Janus micromotors for motion-capture-lighting of bacteria

Abstract

The rapid and sensitive identification of bacteria has long been a major challenge in quality control, environmental monitoring and food safety. In the current study, the “motion-capture-lighting” strategy is proposed via integration of motion-enhanced capture of bacteria and capture-induced fluorescence turn-on of micromotors. Compared with the commonly used microtubes and microparticles, micromotors of flexible fiber rods could offer multiple interactions with the bacterial surface with less steric hindrance. Janus fiber rods (JFRs) are prepared by cryocutting of aligned fibers prepared by side-by-side electrospinning.
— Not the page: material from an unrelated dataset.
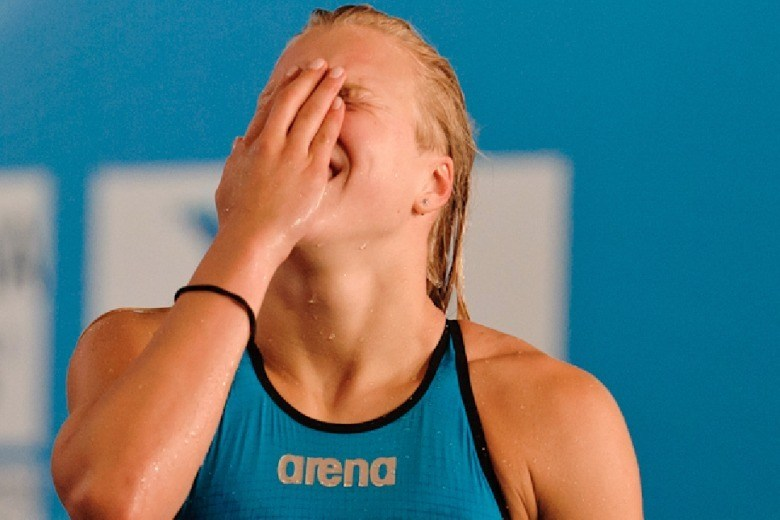 Nearly Half of all World Championships Medals were won in Arena swimsuits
Catalase is grafted on one side of JFRs to produce oxygen bubbles for propulsion of Janus micromotors (JMs), and mannose is conjugated on the other side for specific recognition of FimH proteins from fimbriae on the bacterial surface. The biphasic Janus structure of JFRs and the separate grafting of catalase and mannose on the opposite sides of JMs are confirmed after fluorescent labelling. JMs with aspect ratios of 0.5, 1, 2 and 4 are fabricated, and the aspect ratios of JMs show significant effects on the tracking trajectories and motion speed. JMs with the aspect ratio of 2 exhibit significantly higher magnitudes of mean square displacement (MSD) with a directional motion trajectory, leading to higher bacterial capture and larger fluorescence intensity changes. The bacteria capture leads to lighting up of JMs due to the aggregation-induced emission (AIE) effect of tetraphenylethene (TPE) derivatives. Under an ultraviolet lamp, the fluorescence color of JM suspensions turns from blue to bluish-green and to green after incubation with E. coli of 10² and 10⁵ CFU mL⁻¹, respectively. The fluorescence intensities of JM suspensions could be fitted to an equation versus bacterial concentrations, and the limit of detection (LOD) was around 45 CFU mL⁻¹ within 1 min. Thus, this study demonstrates a motion-capture-lighting strategy for visual, rapid and real-time detection of bacteria without complicated sample pretreatment, expensive apparatus, and trained operators.